> **The request**:
Rewrite the entries below with every instance of "window pane" changed to "glass pane", and keep everything else the same.

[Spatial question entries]
_ _ _
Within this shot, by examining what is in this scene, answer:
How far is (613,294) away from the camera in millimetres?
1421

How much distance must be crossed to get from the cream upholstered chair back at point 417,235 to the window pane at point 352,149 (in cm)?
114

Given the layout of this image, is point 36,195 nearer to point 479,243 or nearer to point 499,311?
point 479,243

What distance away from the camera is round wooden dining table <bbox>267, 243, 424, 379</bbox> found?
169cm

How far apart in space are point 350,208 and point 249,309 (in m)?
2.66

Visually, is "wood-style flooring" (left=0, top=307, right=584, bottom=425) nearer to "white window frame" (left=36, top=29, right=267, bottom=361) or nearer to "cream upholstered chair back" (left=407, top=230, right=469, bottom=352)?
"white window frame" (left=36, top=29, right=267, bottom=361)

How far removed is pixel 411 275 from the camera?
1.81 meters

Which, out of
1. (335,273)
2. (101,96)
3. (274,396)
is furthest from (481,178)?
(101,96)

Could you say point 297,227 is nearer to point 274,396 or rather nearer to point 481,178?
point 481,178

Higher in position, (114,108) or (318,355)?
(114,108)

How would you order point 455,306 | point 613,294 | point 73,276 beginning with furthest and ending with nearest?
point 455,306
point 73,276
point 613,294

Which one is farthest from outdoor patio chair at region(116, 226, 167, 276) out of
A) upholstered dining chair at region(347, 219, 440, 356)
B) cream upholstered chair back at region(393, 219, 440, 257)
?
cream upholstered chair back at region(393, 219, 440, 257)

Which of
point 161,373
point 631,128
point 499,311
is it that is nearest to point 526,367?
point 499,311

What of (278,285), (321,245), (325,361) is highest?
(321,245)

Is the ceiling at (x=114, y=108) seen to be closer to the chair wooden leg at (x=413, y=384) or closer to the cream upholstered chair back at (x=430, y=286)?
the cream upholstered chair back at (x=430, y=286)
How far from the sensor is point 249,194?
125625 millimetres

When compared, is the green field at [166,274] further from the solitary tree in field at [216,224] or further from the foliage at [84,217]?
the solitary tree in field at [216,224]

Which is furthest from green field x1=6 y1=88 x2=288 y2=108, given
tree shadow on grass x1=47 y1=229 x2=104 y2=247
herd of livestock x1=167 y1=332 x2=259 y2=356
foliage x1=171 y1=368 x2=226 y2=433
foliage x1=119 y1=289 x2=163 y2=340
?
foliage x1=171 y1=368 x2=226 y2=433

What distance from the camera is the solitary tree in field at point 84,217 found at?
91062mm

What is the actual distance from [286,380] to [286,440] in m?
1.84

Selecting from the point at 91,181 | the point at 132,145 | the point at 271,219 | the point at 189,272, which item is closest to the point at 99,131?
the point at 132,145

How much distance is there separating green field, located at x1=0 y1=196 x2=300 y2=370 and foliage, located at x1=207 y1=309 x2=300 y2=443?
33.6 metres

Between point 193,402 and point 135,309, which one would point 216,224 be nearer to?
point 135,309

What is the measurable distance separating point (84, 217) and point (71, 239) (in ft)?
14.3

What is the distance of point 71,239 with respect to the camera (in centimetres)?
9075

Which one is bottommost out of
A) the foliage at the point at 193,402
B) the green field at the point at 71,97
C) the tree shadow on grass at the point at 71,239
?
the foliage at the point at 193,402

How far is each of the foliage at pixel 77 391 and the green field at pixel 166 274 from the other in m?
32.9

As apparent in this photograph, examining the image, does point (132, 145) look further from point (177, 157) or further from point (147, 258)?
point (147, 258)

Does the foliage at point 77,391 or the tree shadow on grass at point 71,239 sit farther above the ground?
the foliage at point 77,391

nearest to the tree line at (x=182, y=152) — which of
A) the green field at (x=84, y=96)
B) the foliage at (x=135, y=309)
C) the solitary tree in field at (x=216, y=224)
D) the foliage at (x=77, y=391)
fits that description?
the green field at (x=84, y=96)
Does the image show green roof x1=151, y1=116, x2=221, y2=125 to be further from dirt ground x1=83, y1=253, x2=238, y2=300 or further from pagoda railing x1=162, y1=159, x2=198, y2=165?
_ _ _
> **Solution to the exercise**:
Within this shot, by examining what is in this scene, answer:
How far is (613,294) away from the camera in millimetres?
1421

How much distance must be crossed to get from the cream upholstered chair back at point 417,235 to the glass pane at point 352,149 (in cm)?
114

Given the layout of this image, is point 36,195 nearer to point 479,243 or nearer to point 499,311?
point 479,243

What distance away from the camera is round wooden dining table <bbox>267, 243, 424, 379</bbox> found?
169cm

How far apart in space are point 350,208 and point 249,309 (in m)?
2.66

Visually, is "wood-style flooring" (left=0, top=307, right=584, bottom=425) nearer to "white window frame" (left=36, top=29, right=267, bottom=361) or nearer to "cream upholstered chair back" (left=407, top=230, right=469, bottom=352)?
"white window frame" (left=36, top=29, right=267, bottom=361)

How far removed is pixel 411 275 from the camera?
1.81 meters

Which, out of
1. (335,273)
2. (101,96)
3. (274,396)
is furthest from (481,178)?
(101,96)

Could you say point 297,227 is nearer to point 274,396 or rather nearer to point 481,178?
point 481,178

Higher in position, (114,108) or (318,355)?
(114,108)

How would you order point 455,306 | point 613,294 | point 73,276 beginning with furthest and ending with nearest?
point 455,306
point 73,276
point 613,294

Which one is farthest from outdoor patio chair at region(116, 226, 167, 276) out of
A) upholstered dining chair at region(347, 219, 440, 356)
B) cream upholstered chair back at region(393, 219, 440, 257)
?
cream upholstered chair back at region(393, 219, 440, 257)

Which of
point 161,373
point 631,128
point 499,311
is it that is nearest to point 526,367?
point 499,311

What of (278,285), (321,245), (325,361) is highest?
(321,245)

Is the ceiling at (x=114, y=108) seen to be closer to the chair wooden leg at (x=413, y=384) or closer to the cream upholstered chair back at (x=430, y=286)?
the cream upholstered chair back at (x=430, y=286)
How far from the sensor is point 249,194?
125625 millimetres

When compared, is the green field at [166,274] further from the solitary tree in field at [216,224] or further from the foliage at [84,217]?
the solitary tree in field at [216,224]

Which is furthest from green field x1=6 y1=88 x2=288 y2=108, given
tree shadow on grass x1=47 y1=229 x2=104 y2=247
herd of livestock x1=167 y1=332 x2=259 y2=356
foliage x1=171 y1=368 x2=226 y2=433
foliage x1=119 y1=289 x2=163 y2=340
?
foliage x1=171 y1=368 x2=226 y2=433

What distance from the camera is the solitary tree in field at point 84,217 found at?
91062mm

What is the actual distance from [286,380] to [286,440] in m?
1.84

Selecting from the point at 91,181 | the point at 132,145 | the point at 271,219 | the point at 189,272, which item is closest to the point at 99,131?
the point at 132,145

How much distance is there separating green field, located at x1=0 y1=196 x2=300 y2=370 and foliage, located at x1=207 y1=309 x2=300 y2=443?
33.6 metres

Between point 193,402 and point 135,309, which one would point 216,224 be nearer to?
point 135,309

What is the measurable distance separating point (84, 217) and point (71, 239) (in ft)?
14.3

What is the distance of point 71,239 with respect to the camera (in centimetres)?
9075

Which one is bottommost out of
A) the foliage at the point at 193,402
B) the green field at the point at 71,97
C) the tree shadow on grass at the point at 71,239
?
the foliage at the point at 193,402

How far is each of the foliage at pixel 77 391 and the green field at pixel 166 274 from the other in m?
32.9

As apparent in this photograph, examining the image, does point (132, 145) look further from point (177, 157) or further from point (147, 258)?
point (147, 258)

Does the foliage at point 77,391 or the tree shadow on grass at point 71,239 sit farther above the ground?
the foliage at point 77,391

nearest to the tree line at (x=182, y=152) — which of
A) the green field at (x=84, y=96)
B) the foliage at (x=135, y=309)
C) the solitary tree in field at (x=216, y=224)
D) the foliage at (x=77, y=391)
fits that description?
the green field at (x=84, y=96)
Does the image show green roof x1=151, y1=116, x2=221, y2=125 to be further from dirt ground x1=83, y1=253, x2=238, y2=300 or further from pagoda railing x1=162, y1=159, x2=198, y2=165?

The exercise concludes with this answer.